The Aerial Harness Training System sends notifications from each individual truck to Potelco so the utility contractor can review the performance of its workers. The company is still early in the process of using the data, but in the future, hopes to analyze it to better protect its workers. For example, if workers are struggling to create the behavior of clipping in, their manager can have a conversation with them about how to increase their usage of the safety equipment, therefore creating safe work behaviors.
Through data analysis, a manager can also uncover a roadblock and work with the employee to either change the behavior or obtain a different fall arrest device. For example, one employee was struggling to clip in his lanyard, setting off the alarm. Upon further investigation, it was discovered that the attachment point for the harness was too tight, and it was challenging to clip it in properly. By making a modification to the truck, Potelco made it easier for the person to clip in.
Installing the System
The RECON system is built on wireless technology, is simple to install and is designed to work with a wide variety of bucket truck and lanyard configurations. The system consists of a RECON communications unit, an audible alarm, and RECON sensors. A sensor and indicator chip detect the boom being raised out of the cradle. At the same time, a sensor is also placed at each of the tie-off points on the bucket.
As for system size, the proximity chips only measure about an inch wide and half an inch thick. They’re designed to be positioned at attachment points of the lanyard and truck. These sensors work on any bucket truck, regardless of the configuration of the attachment point. Also, the other significant part of the system—the horn—is a small, 6 in. x 5 in. box mounted on the truck.

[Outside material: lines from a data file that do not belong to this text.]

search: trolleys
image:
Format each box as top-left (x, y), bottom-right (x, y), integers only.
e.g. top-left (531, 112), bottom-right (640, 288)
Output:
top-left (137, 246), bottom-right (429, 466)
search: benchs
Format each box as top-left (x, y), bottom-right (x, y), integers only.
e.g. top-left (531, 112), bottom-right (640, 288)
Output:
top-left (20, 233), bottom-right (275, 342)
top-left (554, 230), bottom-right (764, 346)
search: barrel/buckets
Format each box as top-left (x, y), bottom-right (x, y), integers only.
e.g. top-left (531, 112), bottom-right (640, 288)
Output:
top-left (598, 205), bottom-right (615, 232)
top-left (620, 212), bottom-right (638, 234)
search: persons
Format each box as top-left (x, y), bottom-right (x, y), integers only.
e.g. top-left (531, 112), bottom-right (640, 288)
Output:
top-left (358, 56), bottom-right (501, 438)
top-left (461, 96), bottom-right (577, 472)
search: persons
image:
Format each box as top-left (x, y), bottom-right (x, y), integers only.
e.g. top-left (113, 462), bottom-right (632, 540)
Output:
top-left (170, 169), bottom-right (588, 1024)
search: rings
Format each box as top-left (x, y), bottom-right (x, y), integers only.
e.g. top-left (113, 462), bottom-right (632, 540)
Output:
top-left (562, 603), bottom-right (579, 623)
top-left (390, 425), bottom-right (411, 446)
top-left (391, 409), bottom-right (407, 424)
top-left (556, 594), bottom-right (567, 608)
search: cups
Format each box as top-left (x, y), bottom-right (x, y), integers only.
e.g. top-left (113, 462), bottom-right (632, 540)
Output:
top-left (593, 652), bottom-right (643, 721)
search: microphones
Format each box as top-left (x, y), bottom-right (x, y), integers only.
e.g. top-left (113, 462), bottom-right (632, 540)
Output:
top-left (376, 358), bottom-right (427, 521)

The fall protection harness is attached to the lanyard between the operator’s shoulder blades with proximity indicator chips installed near or on the lanyard clip to complete the system. The operator is safe, and no alarm sounds when the RECON sensor in the bucket detects that the lanyard proximity chips are near it—indicating the operator has clipped in.
At Potelco, the linemen are trained to clip in immediately when they get into the bucket. The RECON system sounds the audible alarm if the bucket arm is raised out of the cradle without detecting an operator clipping in. When the audible alarm sounds, the alarm is similar to a loud car alarm, and it goes off for about 10 seconds. The volume and duration of the alarm can be remotely adjusted to the company’s preference.
So far, the linemen think the product is an interesting invention. Feedback from the field is that they would rather hear the alarm for a few seconds, then forget to clip-in and be at risk of falling out of the bucket.
Potelco’s field workforce has used full body harnesses and lanyard attachments for years, but the materials have changed over time. Today, the utility contractor must be compliant with the requirements for flame-retardant properties. With that in mind, Potelco, RECON Dynamics, and Buckingham Manufacturing worked together to create an OEM lanyard that meets the latest requirements. Buckingham sewed the proximity chips into the fabric of the lanyard and eliminated a step in the install process.
In the past, chips needed to be glued on to the lanyard, but occasionally fell off, which caused some problems. An advantage of the Potelco/RECON partnership is the ability to recognize in-field problems like these and work to solve them as quickly as possible.
The product has been operational for over two years and commercially available for more than a year. The system is in service with several large utility contractors in the United States, in addition to others like electric utilities. In 2019, RECON anticipates having the system installed on more than 2000 trucks.